When the month of September started, all signs in Braves Country pointed toward a second consecutive National League Wild Card berth and its first under the direction of Fredi Gonzalez.
Coming into the month, the Braves held an 8-1/2 game lead over the St. Louis Cardinals in the Wild Card standings, posting a record of 80-55 through the seasons first five months.
But September, aside from a few sporadic outings, has been nothing more than frustrating for the Braves, who have seen their once comfortable Wild Card lead dwindle to one game heading into the final three games of the season.
The month began on a positive, as the Braves posted a 5-2 win against the visiting Nationals, but it was just the beginning of a September-to-forget.
After dropping two of three to the visiting Dodgers and losing the season series to L.A. for the first time since 2002, the Braves went into Philadelphia and were swept for the first time of the season, getting outscored 18-5 by their NL East nemesis.
While Atlanta swept the Hurricane Irene doubleheader in New York, they were once again swept, this time by the St.
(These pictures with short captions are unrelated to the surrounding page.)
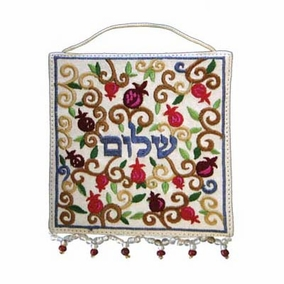 "Embroidered Small Wall Decoration - ""Shalom"" in Hebrew - Pomegranates CAT# WS - 10"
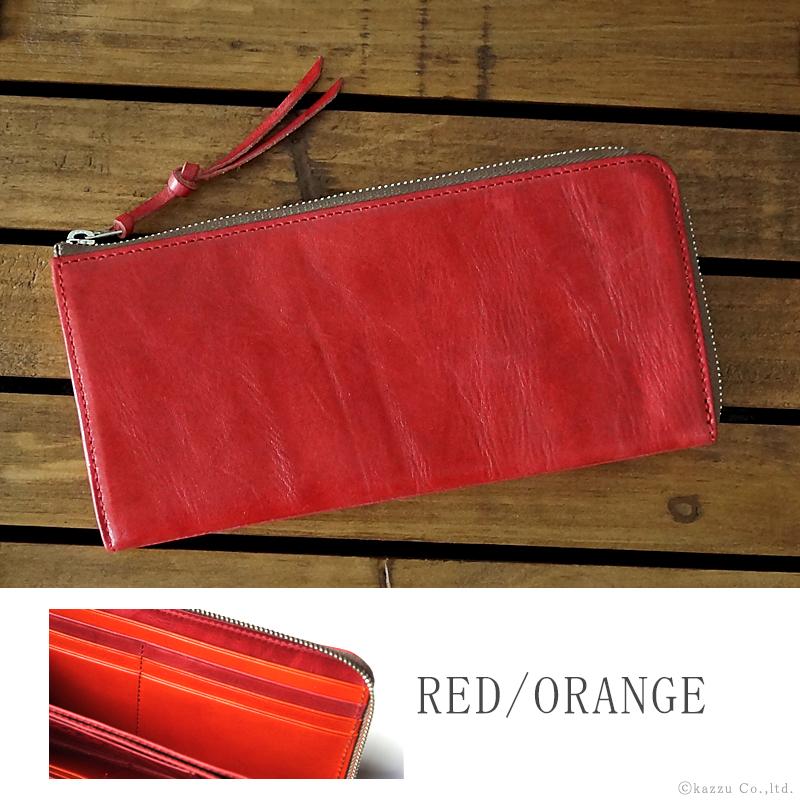 赤い財布 人気 ブランド 本革 レザー レッド×オレンジ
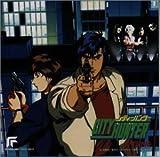 City Hunter Special 緊急生中継!? 凶悪犯冴羽撩の最後 ― オリジナル・サウンドトラック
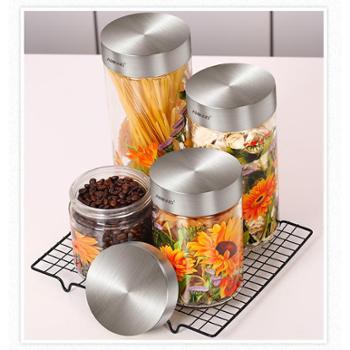 艾美诺 欧式厨房杂粮茶叶储物罐大号玻璃瓶子食品密封罐4件套装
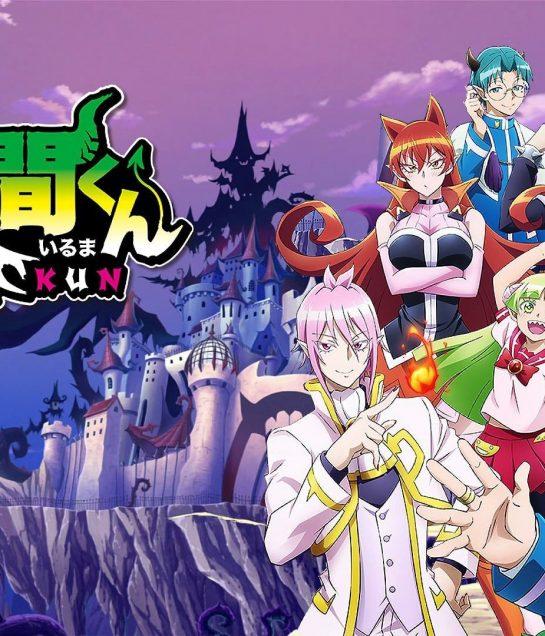 المُخضرم Shinichiro Miki ينضمّ لمدرسة الشياطين Mairimashita! Iruma-kun في موسمه الثاني!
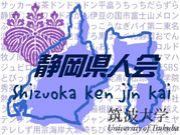 筑波大学静岡県人会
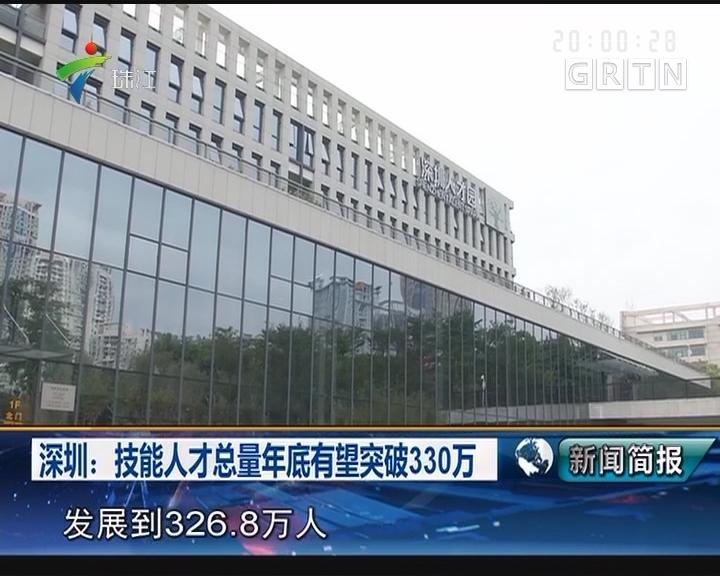 深圳:技能人才总量年底有望突破330万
Louis Cardinals, as the bullpen began to show its mortality, giving up a late-inning lead in the opener and watching Craig Kimbrel blow his sixth save of the season.
After getting swept, the Braves posted their lone series win of September, taking two of three from the visiting Marlins.
But the very next series, the Mets came into Turner Field and showed the Braves truly how big a role of spoiler other teams can play, as New York took two of three behind a 12-2 win in the Friday night opener.
With nine games remaining on the schedule, the Braves set out for Florida, looking to put a little room between them and the Cardinals.
But the Braves were unable to do so, as Kimbrel once again blew a save in the opener, his second of the month, as the Marlins took two of three from the Braves in the final series between the two teams at Sun Life a.k.a Dolphin Stadium.
Heading into the final road series of the season, Atlanta knew it needed to leave D.C. with at least two wins, but the Braves were turned away, as the Nationals took on the role of spoiler themselves, winning the final two games after Atlanta won the opener and sending the Braves home to Atlanta with a very slim one-game lead in the Wild Card.
In the month of September, the Braves have an 8-15 record and have been shut out three times, while the Cardinals have gone 16-7.
With the pitching staff running thin with injuries and overuse and the lineup failing to produce at key times, can the Braves take two of three against the Phillies in the seasons final series, or will Philadelphia once again frustrate the Braves and douse any chance at a second straight playoff berth?
This Braves fan certainly hopes not, but anything can happen. For now, I will chop & chant and hope that a fire is lit in the clubhouse.
If the Braves and Cardinals finish the season tied atop the Wild Card standings, St. Louis will host a one-game playoff to determine the Wild Card winner.